John Morales ist seit mehr als drei Jahrzehnten im Geschäft, seit 2009 präsentiert er auf dem Sender NBC die Wetter-Nachrichten. Doch diesmal kann der für seine Hurrikan-Berichterstattung mit drei Emmys ausgezeichnete Meteorologe nicht weiter, er muss kurz innehalten. „Ich bitte um Verzeihung“, sagt Morales während sich auf der neben ihm eingeblendeten Animation der blutrot eingefärbte Wirbelsturm langsam im Golf von Mexiko voranbewegt. „Aber das ist einfach schreckenerregend.“
Als Morales auf Sendung geht, befindet sich „Milton“ noch nördlich der mexikanischen Halbinsel Yucatan. Doch die Prognosen für die Zugbahn sind eindeutig, in der Nacht auf Donnerstag mitteleuropäischer Zeit wird der Wirbelsturm, dessen Windspitzen zwischenzeitlich schon knapp 270 Stundenkilometern erreichten, auf die Westküste Floridas treffen. Für die Stunden danach erwarten die Meteorologen des Nationalen Hurrikanzentrums nicht nur massive Sturmschäden, sondern auch sintflutartigen Regen und weiträumige Überflutungen.
Schon seit Beginn der Woche rufen die Behörden die Bewohner an der Westküste von Florida zur Evakuierung auf - und die Warnungen klingen dabei mittlerweile ebenso dramatisch wie jene von John Morales. „Wenn Sie sich dafür entscheiden, in einem der Evakuierungsgebiete zu bleiben, werden Sie sterben“, sagt Jane Castor, die Bürgermeisterin der Stadt Tampa, im Sender CNN.
Am Dienstag laufen die Vorbereitungen in den Hochrisikogebieten auch schon auf Hochtouren.
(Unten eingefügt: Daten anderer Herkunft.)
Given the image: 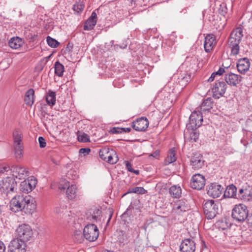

Viele Menschen vernageln ihre Fenster mit dicken Brettern und stocken in den sich rasch leerenden Supermärkten ihre Vorräte auf. Auf den Ausfallsstraßen bilden sich schon in den frühen Morgenstunden lange Autokolonnen.
„Milton“ ist der zweite schwere Hurrikan, der die USA binnen kurzer Zeit trifft. Vor knapp zehn Tagen zog Hurrikan „Helene“ über den Südosten hinweg und hinterließ in sechs Bundesstaaten eine Schneise der Verwüstung. Mehr als 190 Menschen starben, Millionen Menschen waren tagelang ohne Strom. Der Wiederaufbau in den betroffenen Gebieten - darunter auch viele Gemeinden in Florida, die sich nun auf „Milton“ vorbereiten - wird nach Einschätzung von Experten Monate, wenn nicht Jahre, dauern.
Dass die USA angesichts der bereits eingetretenen und der noch erwarteten Katastrophe an einem Strang ziehen, ist allerdings nicht absehbar. Im Gegenteil. Vier Wochen vor der Präsidentschaftswahl sind die Hilfsmaßnahmen nach „Helene“ und die Vorbereitung auf „Milton“ zum erbitterten Politikum geworden, in dessen Zuge sich eine Flut von Falschinformationen über das Land ergießt. So wirft Donald Trump bei seinen Wahlkampfveranstaltungen, US-Präsident Joe Biden nicht nur regelmäßig vor, den betroffenen Bundesstaaten kaum zu helfen und das Gespräch mit den zuständigen Gouverneuren zu verweigern. Der republikanische Präsidentschaftskandidat behauptet auch, dass Vizepräsidentin Kamala Harris, die mittlerweile in so gut wie allen Umfragen vor Trump liegt, Geld von der Katastrophenschutzbehörde Fema abgezweigt habe, um illegalen Einwanderern zu helfen.
Trumps Behauptung ist zwar mittlerweile durch zahlreiche Faktenchecks renommierter Medien widerlegt, doch so leicht lassen sich die Falschinformationen nicht mehr einfangen. So beklagt sich die Fema mittlerweile darüber, dass Hilfsmaßnahmen in den betroffenen Gebieten durch die aktuelle Desinformationsflut spürbar erschwert werden. Laut Behörden-Chefin Deanne Criswell, die zuletzt vermehrt Attacken gegen ihre Mitarbeiter in den sozialen Medien beobachtet hat, könnte das sogar dazu führen, dass Betroffene keine Hilfe mehr suchen oder sich davon abhalten lassen, Unterstützung zu beantragen.